• DOCUMENT SECTION:
"""
Genetics

News 1157 views 1 commentupdate:Mar 9, 2016

UK pedigree hatchery gears up for export growth

The opening of the new pedigree hatchery at Danbury, England this summer marks the completion of a five-year expansion for FarmGate Hatcheries turkey breeding programme.

The hatchery, increasing to almost 200,000 a week the company’s output of poults for the traditional Christmas turkey market, is part of the £800,000 programme to develop breeding capacity including investment in pedigree farms in Ayrshire and Essex.

The pedigree hatchery has been built on the site of the original commercial turkey hatchery where Derek Kelly began producing poults in the 1970s when he took over the business of River Rest Hatcheries. 

A much larger hatchery for commercial poults was opened alongside 16 years ago. Over the past year pedigree birds were hatched by Coolen in the Netherlands while the new premises were being constructed.

The new hatchery is equipped with single-stage machines allowing during the early season twice weekly hatches of commercial turkey poults before being dedicated to pedigree stock during August and September.

“We’ve found this year that producers are a lot more cautious about growing turkeys on spec and overall there’s been around a 5% fall in demand,” said Paul Kelly, managing director of FarmGate Hatcheries. “Dumping overproduction on wholesale markets has proved an expensive exercise in many cases.
"""
• WORK TO BE COMPLETED: Can you condense the paragraph of the hatchery news item that begins "The hatchery, increasing to almost 200,000" into a short bulleted list that keeps its main facts? The entries that come next are separate material, unconnected to the hatchery news item.

• GIVEN RECORDS:
"""
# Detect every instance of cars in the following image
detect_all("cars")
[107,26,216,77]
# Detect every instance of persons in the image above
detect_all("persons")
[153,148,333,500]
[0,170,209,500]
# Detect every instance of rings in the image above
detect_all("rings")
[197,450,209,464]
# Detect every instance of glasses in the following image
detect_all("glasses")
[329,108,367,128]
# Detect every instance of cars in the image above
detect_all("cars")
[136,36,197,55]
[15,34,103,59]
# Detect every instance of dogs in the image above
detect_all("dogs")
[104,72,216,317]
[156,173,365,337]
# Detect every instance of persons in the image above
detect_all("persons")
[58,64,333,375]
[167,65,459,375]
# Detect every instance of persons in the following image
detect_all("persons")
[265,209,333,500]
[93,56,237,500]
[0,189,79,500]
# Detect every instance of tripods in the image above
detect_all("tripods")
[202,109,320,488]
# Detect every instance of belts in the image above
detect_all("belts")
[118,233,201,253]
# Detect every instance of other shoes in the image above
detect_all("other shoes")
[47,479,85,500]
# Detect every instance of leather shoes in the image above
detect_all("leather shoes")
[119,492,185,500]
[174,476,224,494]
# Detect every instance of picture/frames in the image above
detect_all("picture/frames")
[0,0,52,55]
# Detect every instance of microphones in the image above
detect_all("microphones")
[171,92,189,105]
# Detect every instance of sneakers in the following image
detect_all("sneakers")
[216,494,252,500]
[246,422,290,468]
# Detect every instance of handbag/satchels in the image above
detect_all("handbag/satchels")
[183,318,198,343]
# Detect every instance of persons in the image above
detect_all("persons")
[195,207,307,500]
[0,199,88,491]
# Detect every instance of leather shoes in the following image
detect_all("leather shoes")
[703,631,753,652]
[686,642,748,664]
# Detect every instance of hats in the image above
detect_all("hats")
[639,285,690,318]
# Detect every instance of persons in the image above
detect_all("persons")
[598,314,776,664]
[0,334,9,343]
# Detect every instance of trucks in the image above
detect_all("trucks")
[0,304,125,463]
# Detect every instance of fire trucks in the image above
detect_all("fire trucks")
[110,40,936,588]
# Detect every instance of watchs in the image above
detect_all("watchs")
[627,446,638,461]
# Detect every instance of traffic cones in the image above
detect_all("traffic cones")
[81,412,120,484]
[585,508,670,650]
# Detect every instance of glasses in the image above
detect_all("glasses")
"""
• TASK ANSWER:
- The hatchery raises the company's output of poults for the traditional Christmas turkey market to almost 200,000 a week.
- It is part of an £800,000 programme to develop breeding capacity.
- The programme includes investment in pedigree farms in Ayrshire and Essex.